Maratea è un fiore all’occhiello ma ha bisogno di tanti servizi. C’è una bellezza naturalistica competitiva, talmente preservata che a volte diventa un boomerang. Pochissime infrastrutture e quelle che ci sono certo non aiutano per le condizioni in cui versano. «Chi lavora sui numeri – spiega Biagio Salerno - non verrà mai a investire sul territorio ma questo paese può avere uno sviluppo importante senza distruggere nulla. L’attuale andamento economico non aiuta, con i disastri a nord e sud, molti rinunceranno alle vacanze. Maratea ha bisogno di un progetto di sviluppo non a 5 ma a 10 anni con un piano strategico regionale che guardi alle infrastrutture».

 

DAL MARE E DAL CIELO - Guarda al porto turistico ed è significativo che il nuovo sindaco Cesare Albanese ne abbia parlato subito. «Un segmento importante – ribadisce Salerno - per attrarre nuovi target medio-alti rafforzando la potenzialità di turismo nautico a Maratea offrendo una risposta alla carenza di posti barca, rispettando anche le attività di pesca, e al tempo stesso superando lo stato di abbandono e forte degrado dell’area adiacente dell’ex stabilimento industriale della Pamafi. Importante come l’avvio dell’aeroporto di Salerno-Costa d’Amalfi, per il golfo di Policastro, per Maratea e l’area sud della Basilicata per l’opportunità di incrociarsi con i flussi turistici internazionali. Ma occorre anche a una sala multifunzionale, 1000 posti, per destagionalizzare aprendo anche al turismo sportivo. Maratea ha bisogno di essere conosciuta di più a livello internazionale. Non è mai stato fatto un evento a mare e si potrebbe pensare a un festival della canzone che si affianchi al “Marateale”, da 15 anni festival internazionale del cinema e della scena emergente».

 

LA TERRA DEI VIP - E si affacciano ancora i ricordi dalle ville storiche di Romiti, Luca di Montezemolo, Agnelli, Cremonini (prima ancora che diventasse famoso) a Cusani, Tanzi. Protagonisti di ieri e di oggi, come Arisa e la Pausini che hanno scelto la spiaggia nera per i loro videoclip. «È stata nostra ospite, ha dormito in quella stanza – dicono i Salerno indicandola con un dito - ma eravamo vincolati al più stretto riserbo».

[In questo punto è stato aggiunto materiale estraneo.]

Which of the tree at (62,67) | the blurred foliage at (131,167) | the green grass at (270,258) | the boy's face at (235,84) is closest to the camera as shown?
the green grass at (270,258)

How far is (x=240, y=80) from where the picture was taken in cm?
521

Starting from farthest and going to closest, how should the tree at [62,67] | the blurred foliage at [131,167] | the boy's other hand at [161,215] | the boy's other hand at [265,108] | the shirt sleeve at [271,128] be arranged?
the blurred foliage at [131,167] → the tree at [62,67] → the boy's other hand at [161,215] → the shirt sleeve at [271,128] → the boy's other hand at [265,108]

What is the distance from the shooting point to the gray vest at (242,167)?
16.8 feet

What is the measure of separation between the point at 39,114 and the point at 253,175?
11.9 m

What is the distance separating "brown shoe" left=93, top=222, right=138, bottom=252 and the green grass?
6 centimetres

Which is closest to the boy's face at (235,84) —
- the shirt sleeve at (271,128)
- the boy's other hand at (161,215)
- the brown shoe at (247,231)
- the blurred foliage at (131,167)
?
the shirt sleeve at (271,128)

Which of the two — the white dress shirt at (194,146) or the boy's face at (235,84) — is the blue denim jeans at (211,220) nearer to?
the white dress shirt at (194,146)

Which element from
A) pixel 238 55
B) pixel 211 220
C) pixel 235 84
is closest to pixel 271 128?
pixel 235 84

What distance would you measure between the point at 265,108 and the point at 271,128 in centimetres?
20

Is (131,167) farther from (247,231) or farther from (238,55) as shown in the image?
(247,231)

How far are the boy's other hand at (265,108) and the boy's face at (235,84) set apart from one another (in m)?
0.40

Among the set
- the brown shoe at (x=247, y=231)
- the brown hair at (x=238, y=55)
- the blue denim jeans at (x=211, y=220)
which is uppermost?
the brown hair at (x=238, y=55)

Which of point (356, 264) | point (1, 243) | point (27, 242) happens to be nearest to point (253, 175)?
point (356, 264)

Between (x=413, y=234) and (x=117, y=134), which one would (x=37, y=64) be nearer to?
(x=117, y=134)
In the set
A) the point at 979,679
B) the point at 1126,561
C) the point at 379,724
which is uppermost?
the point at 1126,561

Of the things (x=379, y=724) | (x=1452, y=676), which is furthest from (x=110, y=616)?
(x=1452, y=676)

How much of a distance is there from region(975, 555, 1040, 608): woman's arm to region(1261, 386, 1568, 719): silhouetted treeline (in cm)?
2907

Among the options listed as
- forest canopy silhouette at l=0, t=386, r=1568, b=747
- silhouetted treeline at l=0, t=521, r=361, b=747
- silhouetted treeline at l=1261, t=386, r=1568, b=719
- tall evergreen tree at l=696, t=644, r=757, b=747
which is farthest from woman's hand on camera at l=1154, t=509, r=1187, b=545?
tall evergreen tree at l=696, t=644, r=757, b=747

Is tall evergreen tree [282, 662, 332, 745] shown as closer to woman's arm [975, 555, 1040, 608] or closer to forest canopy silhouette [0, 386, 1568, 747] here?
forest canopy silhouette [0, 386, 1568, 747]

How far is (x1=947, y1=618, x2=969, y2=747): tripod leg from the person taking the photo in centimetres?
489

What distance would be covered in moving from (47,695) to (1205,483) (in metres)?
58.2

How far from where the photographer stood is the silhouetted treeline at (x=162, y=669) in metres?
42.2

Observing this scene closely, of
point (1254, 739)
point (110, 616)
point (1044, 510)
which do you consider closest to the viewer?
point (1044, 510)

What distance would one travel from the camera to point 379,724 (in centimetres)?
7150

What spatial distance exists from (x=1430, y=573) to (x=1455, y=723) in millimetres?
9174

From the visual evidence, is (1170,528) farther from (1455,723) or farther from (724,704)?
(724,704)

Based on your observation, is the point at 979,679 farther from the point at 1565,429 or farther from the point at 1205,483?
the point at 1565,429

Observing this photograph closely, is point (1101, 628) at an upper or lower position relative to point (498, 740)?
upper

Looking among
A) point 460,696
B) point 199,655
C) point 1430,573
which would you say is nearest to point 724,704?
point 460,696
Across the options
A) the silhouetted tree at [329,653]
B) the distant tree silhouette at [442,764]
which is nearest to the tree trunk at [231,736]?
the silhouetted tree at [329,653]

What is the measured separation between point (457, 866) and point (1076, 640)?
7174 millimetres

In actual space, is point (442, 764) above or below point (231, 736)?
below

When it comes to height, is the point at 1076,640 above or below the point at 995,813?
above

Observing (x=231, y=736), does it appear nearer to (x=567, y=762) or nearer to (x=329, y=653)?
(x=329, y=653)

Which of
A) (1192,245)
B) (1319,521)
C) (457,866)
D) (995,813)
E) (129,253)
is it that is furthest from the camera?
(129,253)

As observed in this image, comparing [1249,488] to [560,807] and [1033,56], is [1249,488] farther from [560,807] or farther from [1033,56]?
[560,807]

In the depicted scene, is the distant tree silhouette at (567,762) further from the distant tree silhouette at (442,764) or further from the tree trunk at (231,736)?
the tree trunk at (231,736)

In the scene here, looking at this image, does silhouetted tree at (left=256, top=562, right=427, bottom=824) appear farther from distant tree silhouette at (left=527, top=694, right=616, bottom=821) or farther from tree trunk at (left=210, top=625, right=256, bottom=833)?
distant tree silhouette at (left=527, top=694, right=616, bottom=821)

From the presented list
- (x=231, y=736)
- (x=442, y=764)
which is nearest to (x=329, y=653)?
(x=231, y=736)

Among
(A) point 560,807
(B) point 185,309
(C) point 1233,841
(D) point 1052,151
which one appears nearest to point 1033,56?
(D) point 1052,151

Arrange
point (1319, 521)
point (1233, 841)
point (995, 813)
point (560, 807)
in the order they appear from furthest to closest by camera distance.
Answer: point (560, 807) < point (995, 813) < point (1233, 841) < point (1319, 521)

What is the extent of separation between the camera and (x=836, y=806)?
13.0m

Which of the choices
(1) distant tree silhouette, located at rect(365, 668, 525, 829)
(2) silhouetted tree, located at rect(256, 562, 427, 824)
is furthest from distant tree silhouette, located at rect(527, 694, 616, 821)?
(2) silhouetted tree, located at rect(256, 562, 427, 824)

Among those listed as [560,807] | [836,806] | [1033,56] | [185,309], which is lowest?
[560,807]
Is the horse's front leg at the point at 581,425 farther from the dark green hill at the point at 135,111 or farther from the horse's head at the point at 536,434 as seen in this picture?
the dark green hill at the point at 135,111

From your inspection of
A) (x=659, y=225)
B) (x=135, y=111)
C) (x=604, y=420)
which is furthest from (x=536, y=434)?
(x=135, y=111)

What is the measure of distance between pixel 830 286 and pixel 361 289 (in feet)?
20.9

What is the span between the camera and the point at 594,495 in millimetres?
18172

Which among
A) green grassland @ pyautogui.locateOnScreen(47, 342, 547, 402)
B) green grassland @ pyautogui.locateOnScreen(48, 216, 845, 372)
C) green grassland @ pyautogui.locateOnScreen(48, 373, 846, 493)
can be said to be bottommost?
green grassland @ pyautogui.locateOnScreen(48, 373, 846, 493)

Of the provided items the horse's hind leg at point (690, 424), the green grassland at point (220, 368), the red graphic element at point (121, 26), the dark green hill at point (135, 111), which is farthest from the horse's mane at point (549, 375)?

Una lunghissima chiacchierata, ma prima di chiudere Aldo Salerno si allontana un attimo e torna con un enorme raccoglitore pieno di foto. È una sorta di album, una sua guida turistica, in cui ha raccolto il meglio non solo di Maratea, la cittadella delle 44 chiese (quasi tutte chiuse) ma di tutta la Basilicata. Lo mostra ai suoi ospiti e li invita a scoprire questa terra. Salvo poi alzare le mani, quando un turista che non ha auto chiede un taxi per andare a visitare il Cristo.

 

LA LOCOMOTIVA DEL SUD - «Il mio rammarico è di non essere stato ascoltato. La mia speranza è che prima che io non ci sia più, qualcuno lo faccia. Voglio dire quello che manca a Maratea. Meno di 5000 abitanti,13 frazioni, considerando anche le più piccole si arriva anche a 16, ma non c’è un centro dove possono incontrarsi i nostri giovani. Vanno via e non tornano. Pensavo quando ho realizzato la piscina di poterla coprire con una struttura modulare in modo da metterla a servizio dei nostri giovani fuori stagione grazie a un protocollo con il Comune. Non è stato possibile». Spazia dai problemi di isolamento, alle carenze infrastrutturali e del trasporto pubblico, alla mancanza di un piano regolatore, all’ex-Pamafi diventata ricettacolo di rifiuti e cinghiali, all’assenza di servizi igienici, anche a pagamento, fino all’area del Cristo, che dovrebbe recintata per un migliore controllo, ai ritrovamenti archeologici chiusi nelle casse. Si preoccupa della chiusura di 13 strutture alberghiere e di molti ristoranti. Ma poi guarda alle bellezze inestimabili di quella che è convinto può diventare la «locomotiva del Sud e della Basilicata».